Around the middle of February 1990 I was working in a shop that sold material. It was a busy place and on this particular morning I served an African lady whose smile beamed across the shop at me. She asked me for 3 metres of material. There was nothing unusual in that – it’s what we sold.
As I chatted to her about her needs, I noticed she was clutching a cloth bundle in her hand, holding it hard as if its contents were precious to her. She described what she needed and I took her to material I thought would be suitable. She agreed, and asked for a single metre each of three colours.
Yellow. Black. Green.
I asked what she was going to make, as I often did with my customers. But I was moved when she smiled proudly at me and said “I am going to make an ANC flag.”
A few days before, Mr Mandela had been released from prison, and here she was, this lady, with tears in her eyes and a smile on her face, buying material for a flag that held all of her dreams and hopes for her future and that of her family.
But soon it was my turn for tears.
For when she moved to the till with me, she carefully laid the bundle she had been clutching on the counter. Opening it up she counted out the money – money, she told me proudly, that had been collected and contributed by the people of her village, saved for just such a day as this to proclaim their common hope for a brave new world.
It took her a while.
For the payment was made up entirely of coins. The largest legal tender of the day was the R2 coin which had been introduced the year before. But there were none of those. A couple of R1 coins, some 50c coins, but mainly 20c, 10c, 2c and 1c made up the bulk of the money.

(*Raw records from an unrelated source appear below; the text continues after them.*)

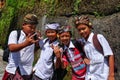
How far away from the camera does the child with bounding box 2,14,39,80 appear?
589cm

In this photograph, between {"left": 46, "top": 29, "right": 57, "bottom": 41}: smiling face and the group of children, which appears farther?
{"left": 46, "top": 29, "right": 57, "bottom": 41}: smiling face

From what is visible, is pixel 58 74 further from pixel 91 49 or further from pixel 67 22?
pixel 67 22

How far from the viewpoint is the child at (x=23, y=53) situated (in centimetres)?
589

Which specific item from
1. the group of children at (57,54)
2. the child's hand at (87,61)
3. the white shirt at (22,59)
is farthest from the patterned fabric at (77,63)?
the white shirt at (22,59)

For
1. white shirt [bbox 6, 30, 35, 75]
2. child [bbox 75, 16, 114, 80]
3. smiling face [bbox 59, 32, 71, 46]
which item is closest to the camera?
child [bbox 75, 16, 114, 80]

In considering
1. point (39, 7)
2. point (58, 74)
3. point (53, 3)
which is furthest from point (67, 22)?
point (58, 74)

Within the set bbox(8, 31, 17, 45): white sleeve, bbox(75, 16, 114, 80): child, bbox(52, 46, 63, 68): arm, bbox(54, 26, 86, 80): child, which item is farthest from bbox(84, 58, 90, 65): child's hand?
bbox(8, 31, 17, 45): white sleeve

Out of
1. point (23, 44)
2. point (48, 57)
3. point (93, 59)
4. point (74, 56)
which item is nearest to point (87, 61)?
point (93, 59)

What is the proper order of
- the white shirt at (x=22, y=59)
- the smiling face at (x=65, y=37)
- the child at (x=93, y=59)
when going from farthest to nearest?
the white shirt at (x=22, y=59)
the smiling face at (x=65, y=37)
the child at (x=93, y=59)

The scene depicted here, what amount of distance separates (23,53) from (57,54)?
622 mm

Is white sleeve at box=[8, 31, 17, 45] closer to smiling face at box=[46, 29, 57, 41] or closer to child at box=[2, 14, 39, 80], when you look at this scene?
child at box=[2, 14, 39, 80]

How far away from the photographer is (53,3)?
10.1 m

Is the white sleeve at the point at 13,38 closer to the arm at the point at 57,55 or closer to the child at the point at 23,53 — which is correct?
the child at the point at 23,53

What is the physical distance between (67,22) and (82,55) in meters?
3.18
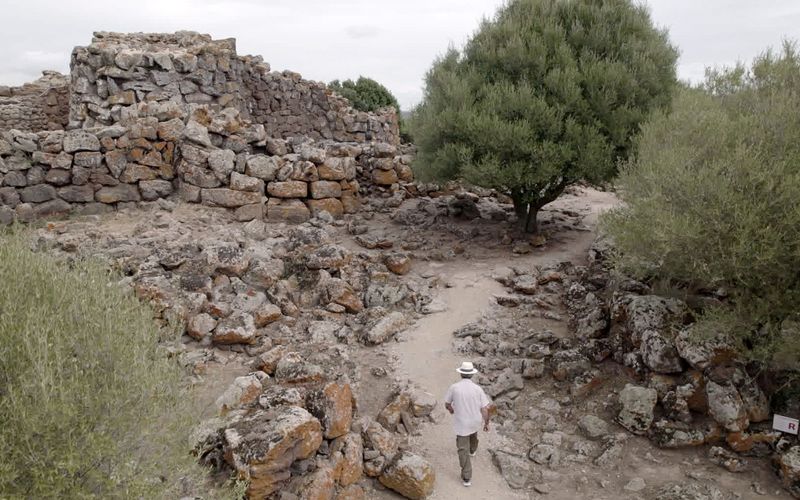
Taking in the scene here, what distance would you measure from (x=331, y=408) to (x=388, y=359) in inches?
93.6

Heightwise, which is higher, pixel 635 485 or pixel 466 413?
pixel 466 413

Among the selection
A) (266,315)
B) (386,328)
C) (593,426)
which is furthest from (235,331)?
(593,426)

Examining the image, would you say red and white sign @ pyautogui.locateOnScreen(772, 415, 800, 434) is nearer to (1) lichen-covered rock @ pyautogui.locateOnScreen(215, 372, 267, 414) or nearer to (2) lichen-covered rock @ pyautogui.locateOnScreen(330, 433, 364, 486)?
(2) lichen-covered rock @ pyautogui.locateOnScreen(330, 433, 364, 486)

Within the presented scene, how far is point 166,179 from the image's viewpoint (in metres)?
12.7

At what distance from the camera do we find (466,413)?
7.14 metres

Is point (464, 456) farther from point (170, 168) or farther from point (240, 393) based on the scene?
point (170, 168)

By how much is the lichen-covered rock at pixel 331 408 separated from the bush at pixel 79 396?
1968 millimetres

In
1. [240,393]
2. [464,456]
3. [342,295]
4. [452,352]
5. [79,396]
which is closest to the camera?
[79,396]

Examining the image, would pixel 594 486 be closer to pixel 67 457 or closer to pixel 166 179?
pixel 67 457

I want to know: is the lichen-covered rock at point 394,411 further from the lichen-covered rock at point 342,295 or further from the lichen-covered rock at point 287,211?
the lichen-covered rock at point 287,211

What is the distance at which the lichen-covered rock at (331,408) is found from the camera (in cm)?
692

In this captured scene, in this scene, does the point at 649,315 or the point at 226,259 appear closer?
the point at 649,315

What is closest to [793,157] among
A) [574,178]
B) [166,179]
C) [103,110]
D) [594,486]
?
[594,486]

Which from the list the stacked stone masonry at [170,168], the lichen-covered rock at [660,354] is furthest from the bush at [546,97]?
the lichen-covered rock at [660,354]
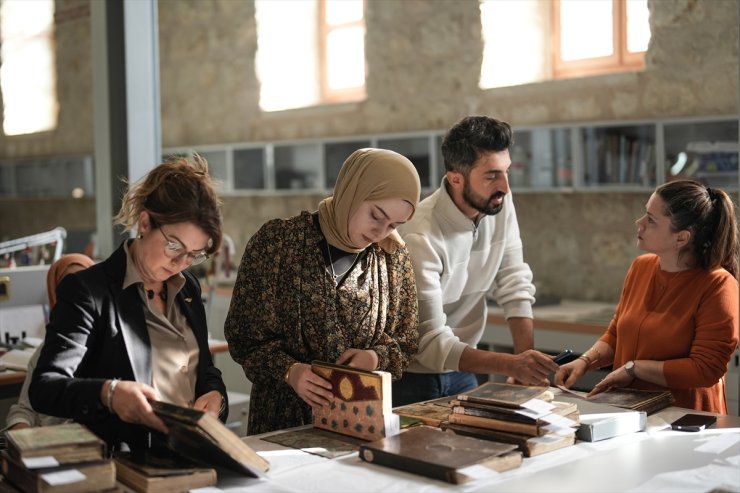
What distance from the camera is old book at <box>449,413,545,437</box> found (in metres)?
2.12

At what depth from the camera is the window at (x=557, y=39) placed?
19.0ft

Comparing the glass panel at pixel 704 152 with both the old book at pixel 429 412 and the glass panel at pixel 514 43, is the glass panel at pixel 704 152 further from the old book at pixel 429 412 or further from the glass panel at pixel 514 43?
the old book at pixel 429 412

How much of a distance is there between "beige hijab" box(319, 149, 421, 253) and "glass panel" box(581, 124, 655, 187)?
3353 millimetres

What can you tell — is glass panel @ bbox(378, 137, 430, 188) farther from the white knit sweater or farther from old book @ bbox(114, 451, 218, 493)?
old book @ bbox(114, 451, 218, 493)

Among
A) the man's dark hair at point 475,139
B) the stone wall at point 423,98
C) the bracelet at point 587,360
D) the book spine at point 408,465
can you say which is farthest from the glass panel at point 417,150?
the book spine at point 408,465

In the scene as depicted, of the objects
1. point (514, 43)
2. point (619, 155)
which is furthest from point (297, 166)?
point (619, 155)

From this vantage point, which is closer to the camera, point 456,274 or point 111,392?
point 111,392

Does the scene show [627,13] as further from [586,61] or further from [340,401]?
[340,401]

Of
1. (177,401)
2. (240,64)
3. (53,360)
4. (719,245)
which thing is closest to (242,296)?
(177,401)

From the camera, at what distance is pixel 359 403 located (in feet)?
7.11

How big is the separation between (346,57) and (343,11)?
1.23 feet

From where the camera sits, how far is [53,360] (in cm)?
198

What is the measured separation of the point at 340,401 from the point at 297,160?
5.63 m

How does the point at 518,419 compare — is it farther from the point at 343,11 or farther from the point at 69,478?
the point at 343,11
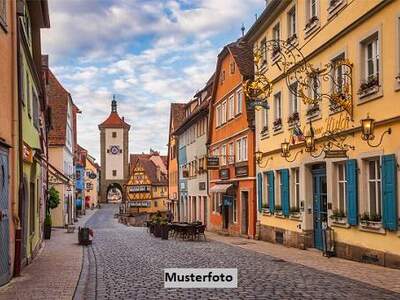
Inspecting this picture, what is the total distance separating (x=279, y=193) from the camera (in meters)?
26.1

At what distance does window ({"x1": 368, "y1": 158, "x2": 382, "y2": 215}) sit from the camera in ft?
53.9

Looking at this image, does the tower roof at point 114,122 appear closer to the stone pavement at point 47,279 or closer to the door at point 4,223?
the stone pavement at point 47,279

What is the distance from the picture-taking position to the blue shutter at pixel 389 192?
49.5 feet

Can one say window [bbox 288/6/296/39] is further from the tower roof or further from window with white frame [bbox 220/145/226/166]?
the tower roof

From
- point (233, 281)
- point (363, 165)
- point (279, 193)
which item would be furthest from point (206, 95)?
point (233, 281)

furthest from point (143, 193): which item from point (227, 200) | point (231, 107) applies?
point (231, 107)

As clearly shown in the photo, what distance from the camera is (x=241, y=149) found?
33.1m

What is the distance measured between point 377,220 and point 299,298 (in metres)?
5.80

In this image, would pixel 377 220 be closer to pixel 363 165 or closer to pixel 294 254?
pixel 363 165

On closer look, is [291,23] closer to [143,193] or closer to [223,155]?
[223,155]

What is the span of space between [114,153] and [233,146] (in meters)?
82.0

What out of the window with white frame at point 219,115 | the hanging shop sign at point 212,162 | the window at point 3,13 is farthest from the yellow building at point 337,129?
the window with white frame at point 219,115

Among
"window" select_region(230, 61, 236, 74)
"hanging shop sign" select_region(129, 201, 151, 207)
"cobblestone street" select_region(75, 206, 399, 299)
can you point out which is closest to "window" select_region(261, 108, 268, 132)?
"window" select_region(230, 61, 236, 74)

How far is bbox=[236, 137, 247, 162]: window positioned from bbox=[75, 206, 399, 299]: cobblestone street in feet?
33.8
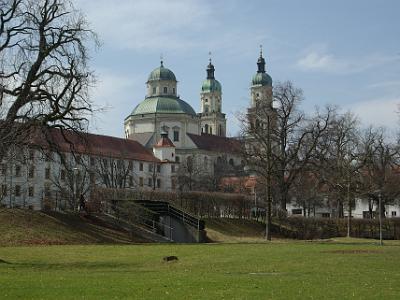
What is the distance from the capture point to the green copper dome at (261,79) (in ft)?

Now it was my turn to cry. This purchase made me see with new eyes how amazing Madiba’s release was to the people of South Africa. We had celebrated as a family ourselves at the changes that were happening – but not like this.
The two of us gave each other a hug, celebrating the changes to come, hoping and dreaming of the rainbow nation ahead. I remember saying a prayer of thanks to God who had given us the opportunity – the first of many – to look one another in the eyes as sisters.
I never saw that lady again, but I have often thought of her over the years. How many of her dreams have been fulfilled, I wonder?